Il gesto, che nelle intenzioni della sportiva poteva forse apparire come un’innocua bravata da postare online, si è rivelato un episodio gravissimo di maltrattamento animale. La scimmia coinvolta si chiama Dana, ed è l’unico esemplare di orango presente nella penisola di Crimea, ospite dello zoo safari di Taigan dal 2018. Si tratta di una specie protetta, iscritta nel “Libro rosso” degli animali a rischio estinzione.
Secondo quanto riportato dal sito Zamin.uz, Luchkina avrebbe consegnato la sigaretta elettronica direttamente nelle mani della scimmia, che l’avrebbe portata alla bocca, come farebbe un essere umano. Il video la mostra ridere mentre osserva la scena, filmando e probabilmente pubblicando il contenuto sulle sue storie Instagram. Ma da quel momento, le condizioni dell’orango sono precipitate.
Dana, riferiscono i responsabili dello zoo, ha perso l’appetito, si rifiuta di interagire con i visitatori e mostra segni di forte stress. Il timore più grande è che l’animale abbia ingerito una cartuccia contenente liquido alla nicotina, sostanza tossica per gli animali, soprattutto primati. Le cartucce delle sigarette elettroniche possono contenere da 2,5 a 3 ml di liquido, una dose pericolosa persino per un essere umano, figurarsi per una scimmia.

→ **Descrizione del compito**
Spieghi, in non più di tre frasi, perché secondo il testo sull'orango Dana l'eventuale ingestione di una cartuccia di sigaretta elettronica sarebbe pericolosa per l'animale.

→ **Record elencati**
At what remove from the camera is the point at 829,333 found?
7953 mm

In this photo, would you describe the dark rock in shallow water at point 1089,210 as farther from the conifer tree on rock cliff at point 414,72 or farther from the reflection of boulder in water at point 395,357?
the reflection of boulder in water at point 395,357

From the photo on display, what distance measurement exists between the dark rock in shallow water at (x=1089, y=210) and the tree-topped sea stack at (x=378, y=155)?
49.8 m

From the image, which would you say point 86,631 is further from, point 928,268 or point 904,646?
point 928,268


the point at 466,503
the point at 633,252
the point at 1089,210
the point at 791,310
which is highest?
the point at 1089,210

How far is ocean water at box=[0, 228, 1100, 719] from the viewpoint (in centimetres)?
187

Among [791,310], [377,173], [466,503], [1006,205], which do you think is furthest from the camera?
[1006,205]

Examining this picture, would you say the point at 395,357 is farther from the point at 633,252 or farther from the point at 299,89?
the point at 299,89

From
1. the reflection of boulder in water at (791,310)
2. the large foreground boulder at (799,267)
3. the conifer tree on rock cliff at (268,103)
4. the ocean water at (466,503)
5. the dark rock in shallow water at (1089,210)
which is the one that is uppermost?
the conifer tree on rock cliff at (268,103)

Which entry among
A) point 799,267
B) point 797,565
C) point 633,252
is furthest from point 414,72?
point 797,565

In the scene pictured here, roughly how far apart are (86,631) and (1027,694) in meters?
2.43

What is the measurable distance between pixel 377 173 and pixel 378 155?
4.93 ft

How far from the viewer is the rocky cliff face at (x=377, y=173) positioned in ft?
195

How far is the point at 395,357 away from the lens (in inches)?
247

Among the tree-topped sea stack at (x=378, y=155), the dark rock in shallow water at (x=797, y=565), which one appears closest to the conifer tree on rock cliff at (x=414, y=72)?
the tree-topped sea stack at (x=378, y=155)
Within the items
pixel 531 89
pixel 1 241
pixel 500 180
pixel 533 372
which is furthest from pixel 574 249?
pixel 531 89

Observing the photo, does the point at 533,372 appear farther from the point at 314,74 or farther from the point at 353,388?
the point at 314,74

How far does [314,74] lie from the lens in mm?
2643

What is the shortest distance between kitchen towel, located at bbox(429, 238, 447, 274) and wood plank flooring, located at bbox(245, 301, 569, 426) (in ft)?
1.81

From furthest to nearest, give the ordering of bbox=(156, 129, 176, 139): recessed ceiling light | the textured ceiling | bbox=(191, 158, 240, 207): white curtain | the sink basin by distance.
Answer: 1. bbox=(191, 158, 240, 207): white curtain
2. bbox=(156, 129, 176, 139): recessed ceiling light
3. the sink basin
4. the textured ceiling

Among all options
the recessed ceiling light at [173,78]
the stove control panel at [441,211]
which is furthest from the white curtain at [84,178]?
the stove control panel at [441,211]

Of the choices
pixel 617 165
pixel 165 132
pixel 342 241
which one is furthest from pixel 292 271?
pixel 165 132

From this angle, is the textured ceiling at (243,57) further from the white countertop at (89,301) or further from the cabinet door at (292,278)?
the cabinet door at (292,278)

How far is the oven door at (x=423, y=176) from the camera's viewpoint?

→ **Risposta**
La cartuccia contiene liquido alla nicotina, una sostanza tossica per gli animali e soprattutto per i primati. Inoltre le cartucce possono contenere da 2,5 a 3 ml di liquido, una dose pericolosa persino per un essere umano e quindi ancor più per una scimmia.